HIRÞ is a 2-player abstract strategy game were two leaders (Viking Kings) fight in an archipelago. The first to push the other players king of the board wins. The game will be produced in wood and cloth, with deluxe versions made of leather and iron. The design idea was to make a game that feels as if it could have been played by vikings during their travels. This has according to playtesters succeeded well, almost 100% of them believed that this was actually a replica of a real viking game. The second ambition was to make a game with as few spaces as possible (number of squares) and still have it interesting to play. Although it has only 11 squares the combination of three different abilities of the pieces and the mechanic of using moves to build stronger units makes the gameplay challenging. Play time ~20-60 minutes.

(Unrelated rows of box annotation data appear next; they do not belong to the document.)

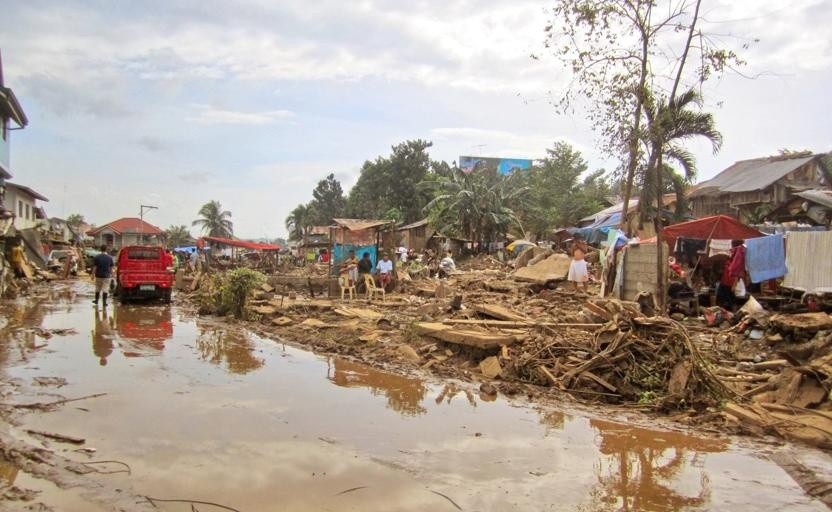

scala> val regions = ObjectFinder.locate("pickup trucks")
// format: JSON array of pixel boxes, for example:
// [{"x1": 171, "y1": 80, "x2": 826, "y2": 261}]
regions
[
  {"x1": 115, "y1": 244, "x2": 174, "y2": 304},
  {"x1": 113, "y1": 305, "x2": 173, "y2": 359}
]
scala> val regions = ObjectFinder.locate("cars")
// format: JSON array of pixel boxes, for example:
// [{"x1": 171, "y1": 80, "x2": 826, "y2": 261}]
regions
[{"x1": 45, "y1": 249, "x2": 77, "y2": 275}]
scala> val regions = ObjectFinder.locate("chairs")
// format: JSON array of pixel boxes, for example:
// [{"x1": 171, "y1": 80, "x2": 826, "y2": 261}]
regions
[
  {"x1": 338, "y1": 273, "x2": 357, "y2": 300},
  {"x1": 364, "y1": 273, "x2": 385, "y2": 301}
]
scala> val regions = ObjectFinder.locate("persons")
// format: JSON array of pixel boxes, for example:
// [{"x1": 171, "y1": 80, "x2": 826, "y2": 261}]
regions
[
  {"x1": 345, "y1": 250, "x2": 360, "y2": 283},
  {"x1": 394, "y1": 244, "x2": 408, "y2": 263},
  {"x1": 727, "y1": 239, "x2": 747, "y2": 281},
  {"x1": 357, "y1": 253, "x2": 372, "y2": 294},
  {"x1": 567, "y1": 232, "x2": 589, "y2": 292},
  {"x1": 189, "y1": 245, "x2": 205, "y2": 291},
  {"x1": 376, "y1": 252, "x2": 392, "y2": 292},
  {"x1": 91, "y1": 245, "x2": 114, "y2": 306},
  {"x1": 171, "y1": 251, "x2": 178, "y2": 276},
  {"x1": 319, "y1": 249, "x2": 328, "y2": 263},
  {"x1": 10, "y1": 240, "x2": 29, "y2": 281}
]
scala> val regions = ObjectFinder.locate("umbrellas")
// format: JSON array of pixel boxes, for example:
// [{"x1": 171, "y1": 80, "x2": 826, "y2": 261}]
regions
[{"x1": 658, "y1": 214, "x2": 770, "y2": 241}]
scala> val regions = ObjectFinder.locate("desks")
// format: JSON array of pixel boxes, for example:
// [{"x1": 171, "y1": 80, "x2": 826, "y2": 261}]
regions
[{"x1": 757, "y1": 295, "x2": 786, "y2": 310}]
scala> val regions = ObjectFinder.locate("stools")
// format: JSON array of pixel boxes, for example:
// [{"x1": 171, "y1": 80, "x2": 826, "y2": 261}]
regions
[{"x1": 669, "y1": 296, "x2": 701, "y2": 316}]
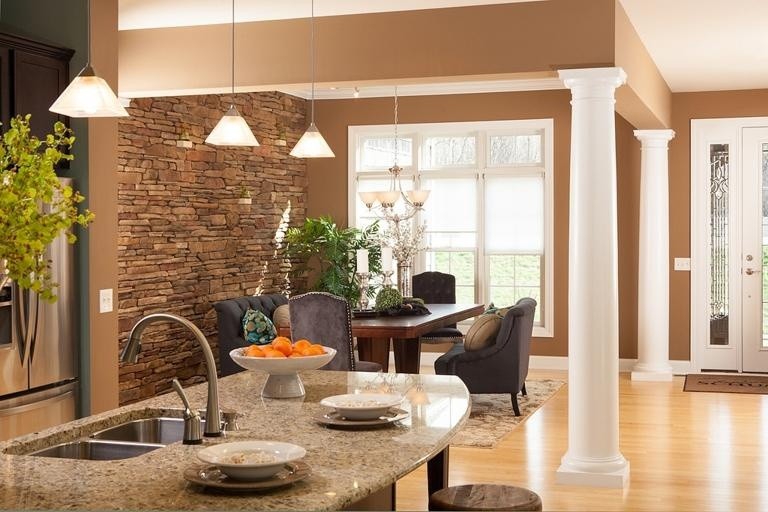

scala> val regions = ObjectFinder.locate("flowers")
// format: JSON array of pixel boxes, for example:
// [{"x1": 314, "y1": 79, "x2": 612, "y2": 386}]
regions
[{"x1": 367, "y1": 204, "x2": 436, "y2": 267}]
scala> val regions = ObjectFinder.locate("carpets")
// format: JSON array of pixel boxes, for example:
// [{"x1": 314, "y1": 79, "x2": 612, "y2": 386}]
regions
[
  {"x1": 682, "y1": 371, "x2": 768, "y2": 395},
  {"x1": 446, "y1": 375, "x2": 566, "y2": 447}
]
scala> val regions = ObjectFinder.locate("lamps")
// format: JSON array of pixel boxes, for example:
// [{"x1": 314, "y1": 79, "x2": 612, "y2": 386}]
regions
[
  {"x1": 45, "y1": 0, "x2": 130, "y2": 123},
  {"x1": 358, "y1": 81, "x2": 432, "y2": 212},
  {"x1": 203, "y1": 1, "x2": 262, "y2": 149},
  {"x1": 289, "y1": 2, "x2": 334, "y2": 160}
]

HIRÞ (pronounced hɪrð, i.e., with a th-sound as in "the" at the end) is a two-player abstract strategy game in which two leaders (Viking kings) fight over control of a piece of land. The first to either control the five middle spaces or push the other player's king off the board wins. Although it has a relatively small board (eleven squares), the ability to use moves to build stronger units makes the gameplay quite intricate. The game is designed in recent times but with the ambition of resembling a game that could potentially have been found in a Viking grave.
In the game, the players start on each short end of the board and take turns. Each turn they can make five moves. For a move, a player either moves one piece (Hird or King) one step, moves a Hird into or off a Karve (boat), or moves a Karve and all Hirds on it one step. A Karve may have at most four Hirds on it. Pieces entering empty spaces have to stop. Pieces entering enemy-controlled spaces stop on the line between the spaces. After a player's five moves, any conflicts (pieces on lines) are resolved. All pieces except empty Karve are worth 1. The King is tiebreaker. In case of a loss, solitary Hirds are removed from the game, Karves and Hirds in Karves are removed from play, and Kings have to retreat to an adjacent empty or friendly space. If there are no possible squares for the King to move to, the player loses. If after their turn a player controls all five middle spaces, that player wins.
There is also a doubling coin in the game affecting points received if several games are played. Normally a game is won after receiving five points.